begin INFORMATION SUPPLIED

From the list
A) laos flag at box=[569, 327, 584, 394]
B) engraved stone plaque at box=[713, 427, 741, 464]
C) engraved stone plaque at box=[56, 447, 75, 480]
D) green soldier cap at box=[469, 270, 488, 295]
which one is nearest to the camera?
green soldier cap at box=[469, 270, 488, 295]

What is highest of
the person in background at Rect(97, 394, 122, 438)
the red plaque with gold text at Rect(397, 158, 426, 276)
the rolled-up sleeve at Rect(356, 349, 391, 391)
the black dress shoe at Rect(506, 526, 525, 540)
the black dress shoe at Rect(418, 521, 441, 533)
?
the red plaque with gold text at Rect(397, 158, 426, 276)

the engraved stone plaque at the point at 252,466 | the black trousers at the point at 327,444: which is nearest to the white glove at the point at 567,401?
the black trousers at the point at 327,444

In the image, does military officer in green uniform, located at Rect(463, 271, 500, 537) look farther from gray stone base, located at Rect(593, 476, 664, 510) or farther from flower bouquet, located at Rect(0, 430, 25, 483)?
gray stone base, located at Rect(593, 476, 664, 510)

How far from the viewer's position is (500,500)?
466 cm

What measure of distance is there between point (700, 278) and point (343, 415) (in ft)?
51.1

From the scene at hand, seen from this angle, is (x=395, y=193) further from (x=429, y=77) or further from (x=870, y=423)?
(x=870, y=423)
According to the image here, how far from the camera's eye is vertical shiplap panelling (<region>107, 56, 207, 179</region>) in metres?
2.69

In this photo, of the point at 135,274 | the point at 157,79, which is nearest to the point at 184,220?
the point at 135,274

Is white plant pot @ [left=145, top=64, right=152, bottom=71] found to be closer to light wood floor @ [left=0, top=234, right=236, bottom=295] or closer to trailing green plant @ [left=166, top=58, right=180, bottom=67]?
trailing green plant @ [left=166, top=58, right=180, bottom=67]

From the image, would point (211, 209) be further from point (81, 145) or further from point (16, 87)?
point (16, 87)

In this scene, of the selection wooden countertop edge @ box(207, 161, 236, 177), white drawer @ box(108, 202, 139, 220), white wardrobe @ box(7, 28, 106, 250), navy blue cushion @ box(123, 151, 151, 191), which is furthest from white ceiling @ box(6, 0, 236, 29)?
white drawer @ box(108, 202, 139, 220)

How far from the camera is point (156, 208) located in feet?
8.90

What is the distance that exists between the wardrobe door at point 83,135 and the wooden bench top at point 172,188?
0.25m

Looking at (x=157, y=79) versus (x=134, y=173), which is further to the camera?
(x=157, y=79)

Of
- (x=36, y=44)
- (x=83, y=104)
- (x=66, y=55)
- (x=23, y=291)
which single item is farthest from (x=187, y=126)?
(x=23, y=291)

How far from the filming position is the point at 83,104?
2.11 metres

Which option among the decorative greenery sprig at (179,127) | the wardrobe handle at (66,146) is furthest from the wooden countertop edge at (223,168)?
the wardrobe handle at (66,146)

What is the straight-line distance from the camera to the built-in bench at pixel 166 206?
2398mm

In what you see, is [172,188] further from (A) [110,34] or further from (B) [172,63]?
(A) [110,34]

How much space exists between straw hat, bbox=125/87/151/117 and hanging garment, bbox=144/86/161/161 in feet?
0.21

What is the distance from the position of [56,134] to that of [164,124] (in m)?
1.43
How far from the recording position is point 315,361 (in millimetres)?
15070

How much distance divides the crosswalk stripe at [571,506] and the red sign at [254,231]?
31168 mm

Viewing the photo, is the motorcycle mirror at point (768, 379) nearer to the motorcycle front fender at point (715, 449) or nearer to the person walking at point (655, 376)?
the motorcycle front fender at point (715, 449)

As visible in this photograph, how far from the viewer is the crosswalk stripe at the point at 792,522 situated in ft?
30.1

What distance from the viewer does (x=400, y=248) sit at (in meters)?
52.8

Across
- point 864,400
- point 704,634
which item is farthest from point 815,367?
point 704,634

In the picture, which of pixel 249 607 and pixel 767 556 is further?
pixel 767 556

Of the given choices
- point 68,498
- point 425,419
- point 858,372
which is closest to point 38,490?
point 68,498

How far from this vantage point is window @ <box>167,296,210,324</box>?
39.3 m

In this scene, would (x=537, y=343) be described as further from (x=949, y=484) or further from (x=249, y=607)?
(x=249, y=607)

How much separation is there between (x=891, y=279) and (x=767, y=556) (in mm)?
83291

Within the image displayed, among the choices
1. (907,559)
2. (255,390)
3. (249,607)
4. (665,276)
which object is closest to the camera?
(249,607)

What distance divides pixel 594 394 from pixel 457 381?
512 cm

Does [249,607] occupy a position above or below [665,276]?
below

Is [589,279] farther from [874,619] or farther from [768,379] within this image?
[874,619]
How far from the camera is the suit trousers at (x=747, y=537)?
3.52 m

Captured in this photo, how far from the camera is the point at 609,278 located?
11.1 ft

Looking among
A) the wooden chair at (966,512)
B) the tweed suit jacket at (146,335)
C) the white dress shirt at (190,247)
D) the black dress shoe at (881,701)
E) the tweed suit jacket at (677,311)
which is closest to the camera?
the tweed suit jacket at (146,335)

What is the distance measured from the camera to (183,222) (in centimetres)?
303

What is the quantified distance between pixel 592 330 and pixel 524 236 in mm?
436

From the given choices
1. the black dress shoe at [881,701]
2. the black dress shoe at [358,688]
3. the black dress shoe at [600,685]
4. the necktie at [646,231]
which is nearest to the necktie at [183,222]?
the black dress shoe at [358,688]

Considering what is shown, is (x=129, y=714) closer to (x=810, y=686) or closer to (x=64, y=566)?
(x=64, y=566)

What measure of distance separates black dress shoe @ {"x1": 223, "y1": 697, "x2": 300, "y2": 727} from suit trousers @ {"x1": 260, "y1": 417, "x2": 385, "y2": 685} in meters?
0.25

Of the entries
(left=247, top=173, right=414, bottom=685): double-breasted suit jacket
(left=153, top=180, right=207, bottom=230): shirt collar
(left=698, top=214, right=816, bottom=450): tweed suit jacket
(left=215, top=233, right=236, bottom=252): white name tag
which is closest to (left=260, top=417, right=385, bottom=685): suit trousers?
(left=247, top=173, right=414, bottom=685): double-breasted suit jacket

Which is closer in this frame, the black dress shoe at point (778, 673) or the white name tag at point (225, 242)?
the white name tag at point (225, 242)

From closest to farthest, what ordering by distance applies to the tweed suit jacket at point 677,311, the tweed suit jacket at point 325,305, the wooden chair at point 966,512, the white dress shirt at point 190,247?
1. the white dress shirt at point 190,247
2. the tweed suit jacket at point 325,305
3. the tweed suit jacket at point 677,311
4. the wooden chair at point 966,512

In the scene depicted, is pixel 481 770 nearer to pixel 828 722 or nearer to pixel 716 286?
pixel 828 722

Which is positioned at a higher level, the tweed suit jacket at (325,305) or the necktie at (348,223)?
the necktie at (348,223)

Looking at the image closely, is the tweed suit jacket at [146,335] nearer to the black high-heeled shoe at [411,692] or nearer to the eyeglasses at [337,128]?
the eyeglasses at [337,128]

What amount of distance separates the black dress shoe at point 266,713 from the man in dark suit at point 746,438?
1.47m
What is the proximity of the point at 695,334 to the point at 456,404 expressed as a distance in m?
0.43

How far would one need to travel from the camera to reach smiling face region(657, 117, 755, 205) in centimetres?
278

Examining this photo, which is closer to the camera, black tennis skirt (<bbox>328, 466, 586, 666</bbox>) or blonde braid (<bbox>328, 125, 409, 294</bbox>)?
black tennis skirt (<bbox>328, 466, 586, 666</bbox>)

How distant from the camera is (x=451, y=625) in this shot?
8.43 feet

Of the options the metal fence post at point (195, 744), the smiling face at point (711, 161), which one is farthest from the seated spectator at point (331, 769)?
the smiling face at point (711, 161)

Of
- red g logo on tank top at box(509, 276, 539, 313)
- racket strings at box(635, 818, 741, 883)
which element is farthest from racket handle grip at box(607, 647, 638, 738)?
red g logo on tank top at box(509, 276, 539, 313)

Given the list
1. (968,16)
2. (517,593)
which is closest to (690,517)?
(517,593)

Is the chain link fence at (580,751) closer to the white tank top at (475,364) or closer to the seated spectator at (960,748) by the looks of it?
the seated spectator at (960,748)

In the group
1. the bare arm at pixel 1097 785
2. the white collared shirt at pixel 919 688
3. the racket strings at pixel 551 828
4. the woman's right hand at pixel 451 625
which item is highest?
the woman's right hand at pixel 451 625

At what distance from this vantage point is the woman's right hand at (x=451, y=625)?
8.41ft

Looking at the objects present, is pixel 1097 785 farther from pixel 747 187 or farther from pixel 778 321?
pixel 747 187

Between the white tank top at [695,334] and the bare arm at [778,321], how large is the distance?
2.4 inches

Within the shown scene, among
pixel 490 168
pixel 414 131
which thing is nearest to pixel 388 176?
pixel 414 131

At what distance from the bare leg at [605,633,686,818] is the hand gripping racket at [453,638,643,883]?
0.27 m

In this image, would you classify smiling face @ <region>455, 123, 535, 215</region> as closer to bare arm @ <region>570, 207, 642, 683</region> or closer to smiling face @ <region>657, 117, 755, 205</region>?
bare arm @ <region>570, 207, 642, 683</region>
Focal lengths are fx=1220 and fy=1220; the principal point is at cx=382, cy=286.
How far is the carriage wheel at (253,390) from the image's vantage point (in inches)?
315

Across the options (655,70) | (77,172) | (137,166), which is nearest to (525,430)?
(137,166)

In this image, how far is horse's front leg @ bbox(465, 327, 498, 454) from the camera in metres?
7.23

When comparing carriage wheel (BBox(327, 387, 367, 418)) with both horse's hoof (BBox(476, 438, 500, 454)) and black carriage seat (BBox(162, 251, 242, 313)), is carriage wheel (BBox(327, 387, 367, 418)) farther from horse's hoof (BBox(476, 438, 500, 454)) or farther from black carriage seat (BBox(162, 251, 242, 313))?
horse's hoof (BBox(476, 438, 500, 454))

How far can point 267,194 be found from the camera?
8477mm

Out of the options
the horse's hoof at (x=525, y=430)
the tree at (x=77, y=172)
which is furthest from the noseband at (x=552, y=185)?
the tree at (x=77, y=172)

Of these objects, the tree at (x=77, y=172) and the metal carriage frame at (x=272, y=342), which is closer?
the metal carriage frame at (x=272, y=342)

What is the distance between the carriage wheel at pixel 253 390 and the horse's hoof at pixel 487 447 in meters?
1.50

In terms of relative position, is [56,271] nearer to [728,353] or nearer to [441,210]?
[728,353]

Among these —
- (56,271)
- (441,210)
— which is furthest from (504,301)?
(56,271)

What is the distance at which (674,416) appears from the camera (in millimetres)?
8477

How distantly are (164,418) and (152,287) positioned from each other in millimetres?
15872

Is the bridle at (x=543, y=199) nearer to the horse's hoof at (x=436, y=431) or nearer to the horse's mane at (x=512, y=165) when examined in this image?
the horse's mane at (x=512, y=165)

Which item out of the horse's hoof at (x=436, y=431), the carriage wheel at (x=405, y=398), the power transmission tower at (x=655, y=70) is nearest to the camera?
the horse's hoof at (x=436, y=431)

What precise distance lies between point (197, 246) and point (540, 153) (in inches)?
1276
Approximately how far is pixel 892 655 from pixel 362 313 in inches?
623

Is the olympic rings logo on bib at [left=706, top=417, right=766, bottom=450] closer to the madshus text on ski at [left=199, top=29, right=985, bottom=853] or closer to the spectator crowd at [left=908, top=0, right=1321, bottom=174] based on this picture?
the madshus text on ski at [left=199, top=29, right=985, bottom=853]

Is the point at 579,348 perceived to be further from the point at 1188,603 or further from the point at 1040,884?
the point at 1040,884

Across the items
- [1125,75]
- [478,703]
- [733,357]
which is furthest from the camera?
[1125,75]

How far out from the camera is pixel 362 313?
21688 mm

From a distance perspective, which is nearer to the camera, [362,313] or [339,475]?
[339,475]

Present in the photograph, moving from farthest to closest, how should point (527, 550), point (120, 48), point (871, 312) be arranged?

end INFORMATION SUPPLIED

▶ **TASK DIRECTIONS**
Include both ends. Return the line holding "Out of the options" and all lines after it in the records above, exactly as written.

▶ **RESULT OF THE EXERCISE**
Out of the options
the horse's hoof at (x=525, y=430)
the tree at (x=77, y=172)
which is furthest from the noseband at (x=552, y=185)?
the tree at (x=77, y=172)

Of these objects, the tree at (x=77, y=172) and the metal carriage frame at (x=272, y=342), which is closer?
the metal carriage frame at (x=272, y=342)

What is the distance between the carriage wheel at pixel 253 390 and the horse's hoof at pixel 487 447 in meters?
1.50

In terms of relative position, is [56,271] nearer to [728,353] or nearer to [441,210]?
[728,353]

Among these —
- (56,271)
- (441,210)
— which is furthest from (504,301)?
(56,271)

What is the distance at which (674,416) appears from the camera (in millimetres)?
8477

How distantly are (164,418) and (152,287) positioned from each other in millimetres?
15872

Is the bridle at (x=543, y=199) nearer to the horse's hoof at (x=436, y=431) or nearer to the horse's mane at (x=512, y=165) when examined in this image?
the horse's mane at (x=512, y=165)

Which item out of the horse's hoof at (x=436, y=431), the carriage wheel at (x=405, y=398), the power transmission tower at (x=655, y=70) is nearest to the camera?
the horse's hoof at (x=436, y=431)

What precise distance lies between point (197, 246) and point (540, 153) (in inches)?
1276
Approximately how far is pixel 892 655 from pixel 362 313 in inches?
623

Is the olympic rings logo on bib at [left=706, top=417, right=766, bottom=450] closer to the madshus text on ski at [left=199, top=29, right=985, bottom=853] or closer to the spectator crowd at [left=908, top=0, right=1321, bottom=174] based on this picture?
the madshus text on ski at [left=199, top=29, right=985, bottom=853]

Is the point at 579,348 perceived to be further from the point at 1188,603 or further from the point at 1040,884?
the point at 1040,884

Across the items
- [1125,75]
- [478,703]
- [733,357]
which is furthest from the camera?
[1125,75]

How far out from the camera is pixel 362 313?
21688 mm

From a distance perspective, which is nearer to the camera, [362,313] or [339,475]?
[339,475]

Present in the photograph, moving from farthest to closest, how should point (527, 550), point (120, 48), point (871, 312) be arranged?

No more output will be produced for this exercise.